§ **WHAT IS BEING ASKED**:
Copy every line of the data that contains the string "trap".

Collected data:
#####
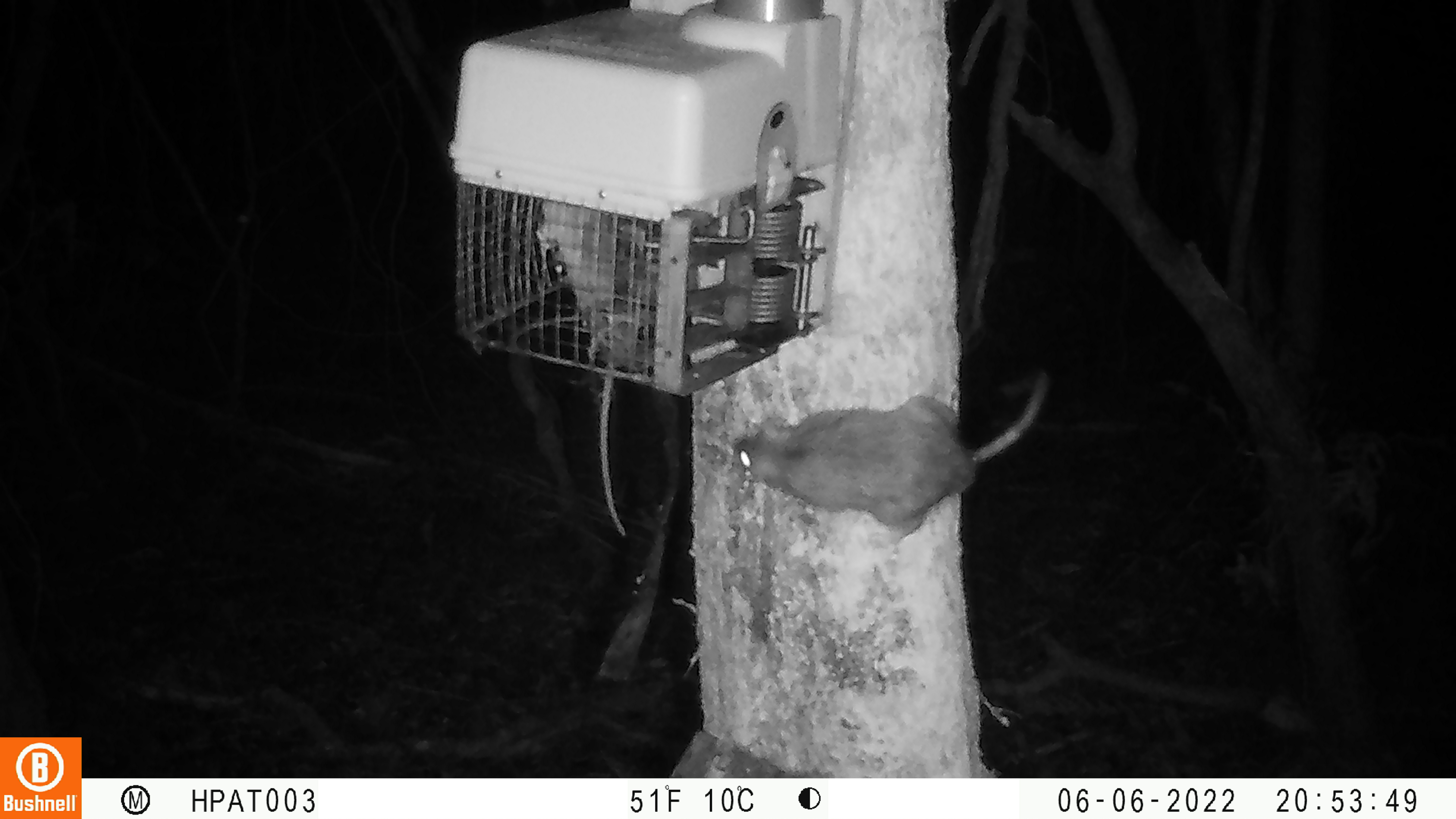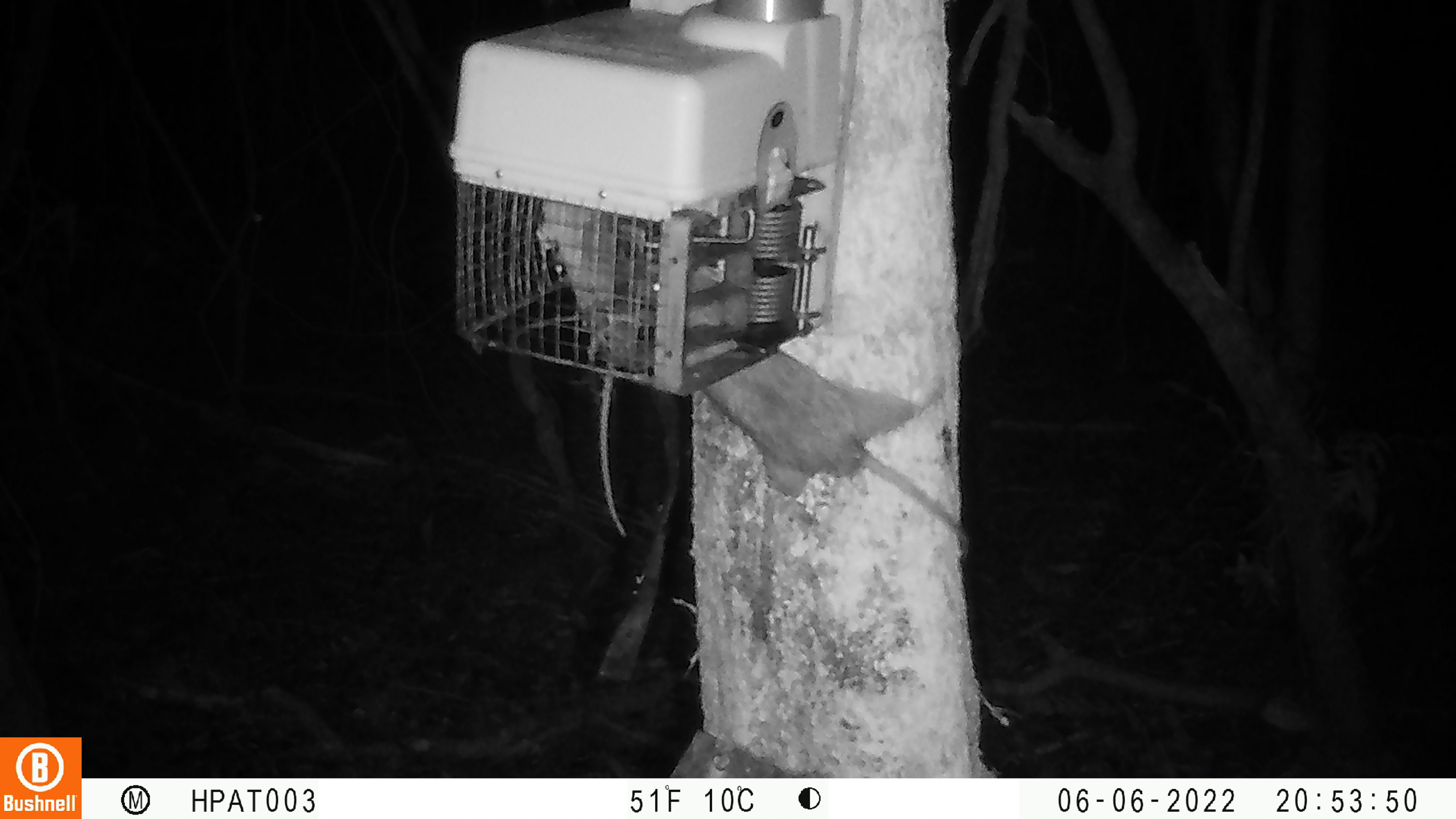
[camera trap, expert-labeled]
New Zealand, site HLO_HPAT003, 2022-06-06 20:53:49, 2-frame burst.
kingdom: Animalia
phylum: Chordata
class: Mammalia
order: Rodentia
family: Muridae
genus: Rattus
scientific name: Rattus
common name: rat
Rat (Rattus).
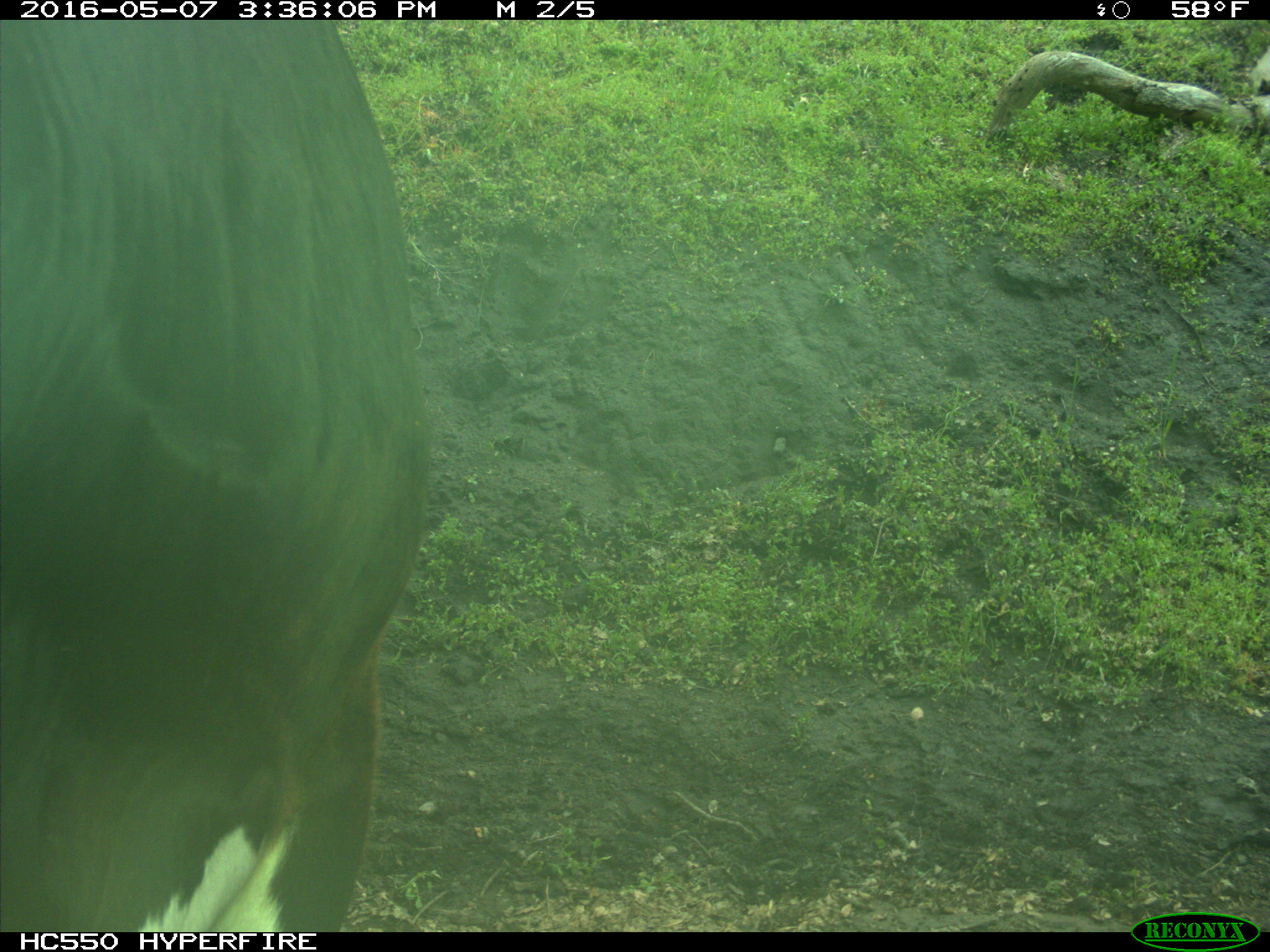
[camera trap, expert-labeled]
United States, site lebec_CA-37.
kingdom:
#####
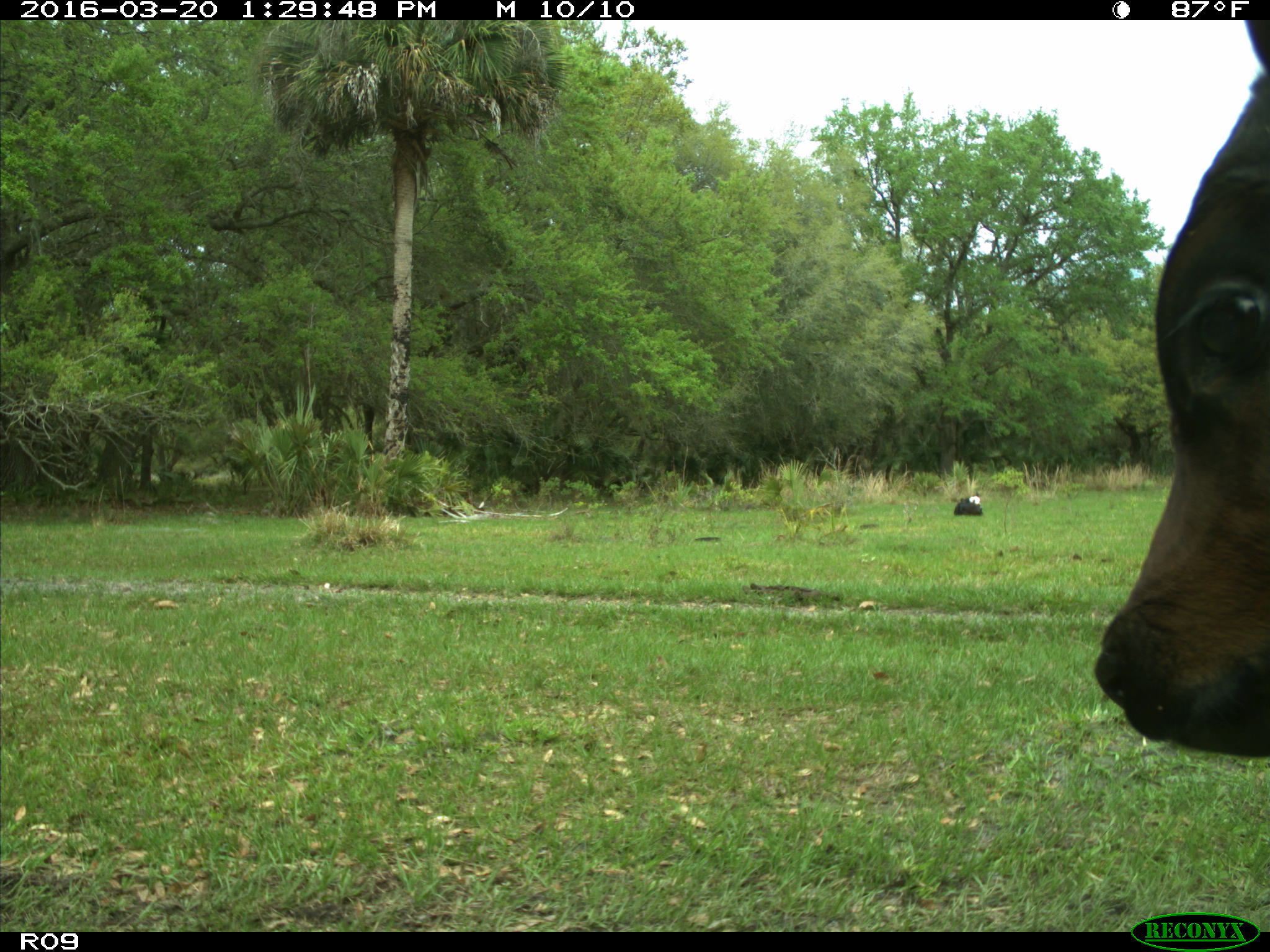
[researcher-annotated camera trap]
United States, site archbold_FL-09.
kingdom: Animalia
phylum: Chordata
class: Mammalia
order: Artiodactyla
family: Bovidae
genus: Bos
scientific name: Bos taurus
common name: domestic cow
#####
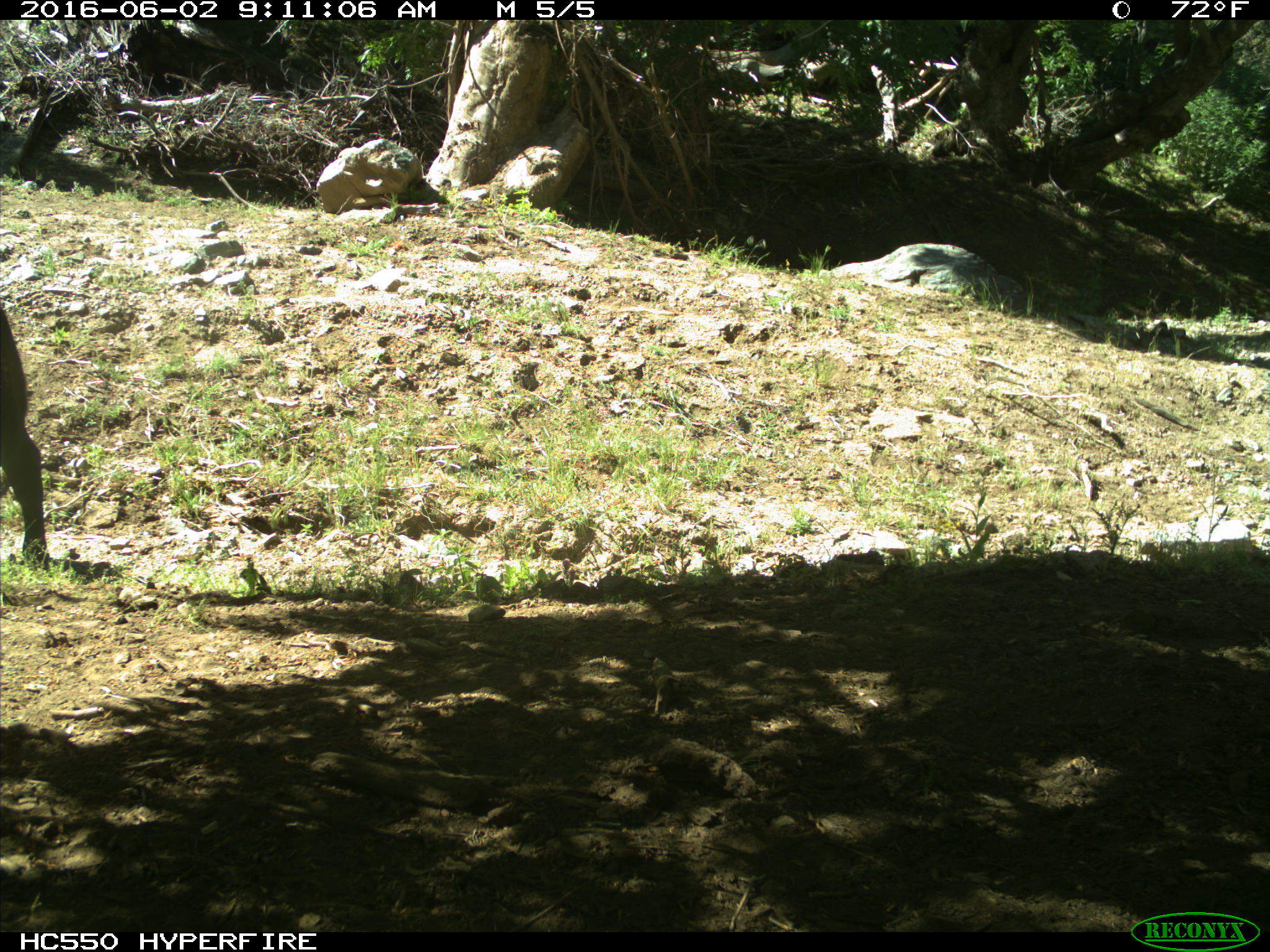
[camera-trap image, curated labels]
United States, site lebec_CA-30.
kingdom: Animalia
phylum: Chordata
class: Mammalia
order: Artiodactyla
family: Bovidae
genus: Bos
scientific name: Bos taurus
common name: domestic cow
#####
§ **COMPLETED TASK**:
[camera trap, expert-labeled]
[camera trap, expert-labeled]
[researcher-annotated camera trap]
[camera-trap image, curated labels]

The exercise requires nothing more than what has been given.